Fixing the TLS/SSL system

The problem with the SSL system — in addition to all the bugs, at least — is that it relies on the idea that Certificate Authorities will always issue good certificates. History has proven this simply isn’t true — multiple Certificate Authorities have been hacked, including companies like VeriSign and the now-defunct DigiNotar. Google wants to revamp the process of issuing certificates with its Certificate Transparency initiative. This project would:
  • Make it impossible (or at least very difficult) for a CA to issue a SSL certificate for a domain without the certificate being visible to the owner of that domain.
  • Provide an open auditing and monitoring system that lets any domain owner or CA determine whether certificates have been mistakenly or maliciously issued.
  • Protect users (as much as possible) from being duped by certificates that were mistakenly or maliciously issued.
Certificates would be logged, and the logs would be monitored by public servers that would periodically check to see if malicious or unauthorized certificates were being used across the net.
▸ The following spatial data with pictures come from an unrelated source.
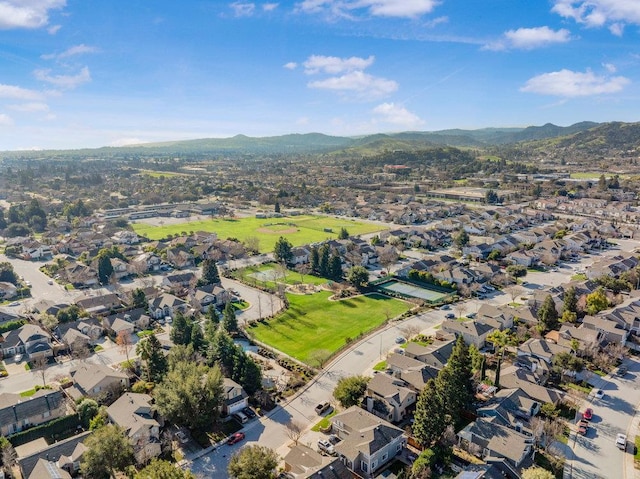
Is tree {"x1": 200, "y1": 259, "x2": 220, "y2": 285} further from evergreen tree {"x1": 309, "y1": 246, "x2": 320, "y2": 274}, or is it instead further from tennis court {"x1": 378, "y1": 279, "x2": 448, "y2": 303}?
tennis court {"x1": 378, "y1": 279, "x2": 448, "y2": 303}

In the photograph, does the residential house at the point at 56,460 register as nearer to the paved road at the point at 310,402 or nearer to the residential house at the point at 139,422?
the residential house at the point at 139,422

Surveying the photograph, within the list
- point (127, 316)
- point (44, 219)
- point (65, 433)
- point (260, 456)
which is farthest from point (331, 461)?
point (44, 219)

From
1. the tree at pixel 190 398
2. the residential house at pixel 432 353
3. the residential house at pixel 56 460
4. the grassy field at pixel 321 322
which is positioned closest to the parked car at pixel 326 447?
the tree at pixel 190 398

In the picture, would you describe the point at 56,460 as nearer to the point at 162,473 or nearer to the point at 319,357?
the point at 162,473

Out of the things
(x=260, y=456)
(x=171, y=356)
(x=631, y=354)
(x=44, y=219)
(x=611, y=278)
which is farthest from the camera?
(x=44, y=219)

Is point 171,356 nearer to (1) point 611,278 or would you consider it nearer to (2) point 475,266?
(2) point 475,266

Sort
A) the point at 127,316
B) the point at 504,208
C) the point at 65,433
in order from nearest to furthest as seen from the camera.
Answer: the point at 65,433 → the point at 127,316 → the point at 504,208

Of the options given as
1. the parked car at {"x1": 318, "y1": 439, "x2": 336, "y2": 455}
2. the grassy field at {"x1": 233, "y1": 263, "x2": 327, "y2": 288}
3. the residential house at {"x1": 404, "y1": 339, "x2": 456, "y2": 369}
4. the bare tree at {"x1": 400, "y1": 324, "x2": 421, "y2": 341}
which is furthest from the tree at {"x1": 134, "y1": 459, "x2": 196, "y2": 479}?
the grassy field at {"x1": 233, "y1": 263, "x2": 327, "y2": 288}
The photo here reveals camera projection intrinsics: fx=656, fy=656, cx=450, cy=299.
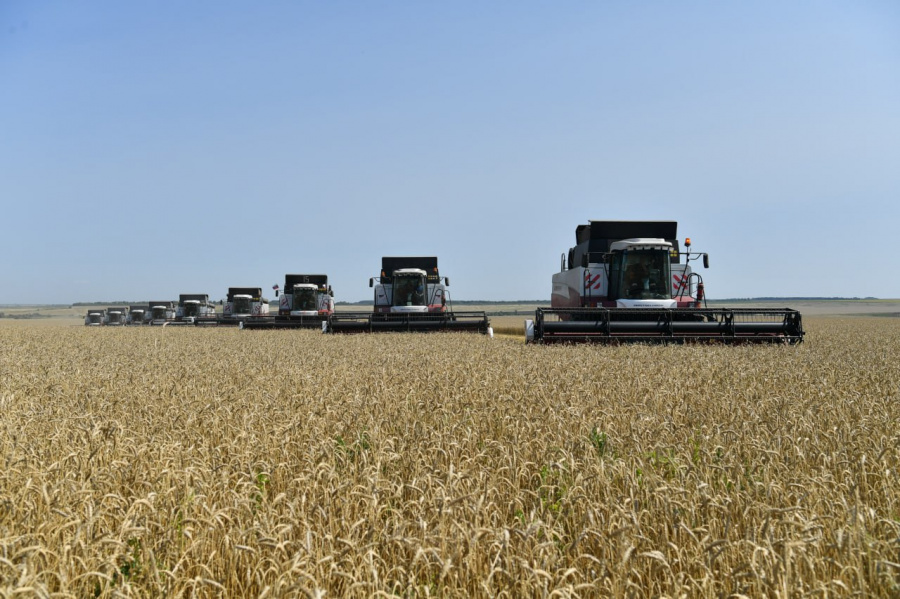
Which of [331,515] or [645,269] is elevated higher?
[645,269]

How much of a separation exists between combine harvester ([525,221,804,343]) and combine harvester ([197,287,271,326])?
78.5 feet

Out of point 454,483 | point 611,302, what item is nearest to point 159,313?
point 611,302

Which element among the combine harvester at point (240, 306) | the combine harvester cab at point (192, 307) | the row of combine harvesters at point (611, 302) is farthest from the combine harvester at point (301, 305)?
the combine harvester cab at point (192, 307)

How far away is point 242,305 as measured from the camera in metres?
41.7

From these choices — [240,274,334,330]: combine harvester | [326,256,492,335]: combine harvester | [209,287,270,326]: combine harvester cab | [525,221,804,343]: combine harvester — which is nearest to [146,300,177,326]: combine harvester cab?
[209,287,270,326]: combine harvester cab

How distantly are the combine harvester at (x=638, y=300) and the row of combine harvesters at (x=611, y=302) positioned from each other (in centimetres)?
3

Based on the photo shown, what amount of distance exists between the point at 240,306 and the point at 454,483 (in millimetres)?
40454

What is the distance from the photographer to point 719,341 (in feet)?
53.8

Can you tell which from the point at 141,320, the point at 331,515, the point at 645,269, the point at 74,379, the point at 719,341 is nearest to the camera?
the point at 331,515

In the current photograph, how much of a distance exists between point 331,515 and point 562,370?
742cm

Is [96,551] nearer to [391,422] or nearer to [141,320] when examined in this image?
[391,422]

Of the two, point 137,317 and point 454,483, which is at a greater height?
point 137,317

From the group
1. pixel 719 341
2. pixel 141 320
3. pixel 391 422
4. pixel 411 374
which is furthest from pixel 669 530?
pixel 141 320

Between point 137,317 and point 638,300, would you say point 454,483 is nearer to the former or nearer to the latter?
point 638,300
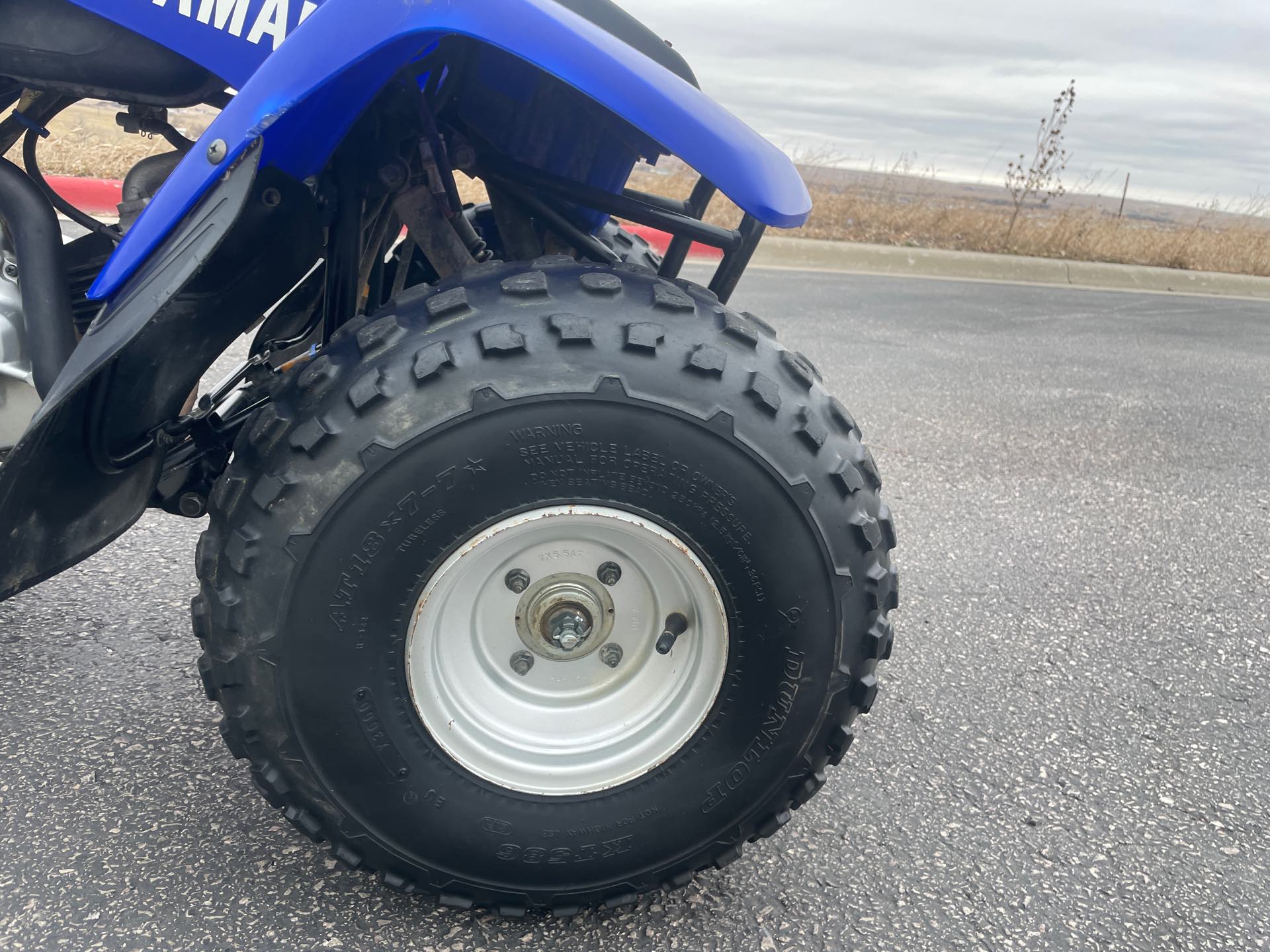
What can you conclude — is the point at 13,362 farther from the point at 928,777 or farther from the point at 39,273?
the point at 928,777

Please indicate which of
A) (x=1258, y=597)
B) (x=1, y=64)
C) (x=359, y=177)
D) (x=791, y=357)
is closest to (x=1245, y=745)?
(x=1258, y=597)

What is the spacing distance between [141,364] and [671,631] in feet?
3.03

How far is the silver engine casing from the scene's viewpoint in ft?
6.50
For example, if Certificate Authority XYZ issued an unauthorized certificate for Gmail, a Certificate Transparency Monitor would detect the problem and alert Google itself. Finally, the logs and monitors would themselves be guarded by a cryptographic watchdog program, which would check to ensure that SSL certificates were properly logged and that the logs weren’t tampered with.
The other problem with the TLS/SSL system, beyond the fact that it relies on intrinsic trust, is that the system can be easily subverted. Unless certificates issued by a particular authority are revoked, those certificates can continue to be used to wreak havoc. This is why the recent Lenovo-Superfish debacle was so dangerous. Until Google, Microsoft, and Firefox updated their own software to reject the Komodo certificate, it remained available and functional — effectively end-running around any security that a website might try to provide.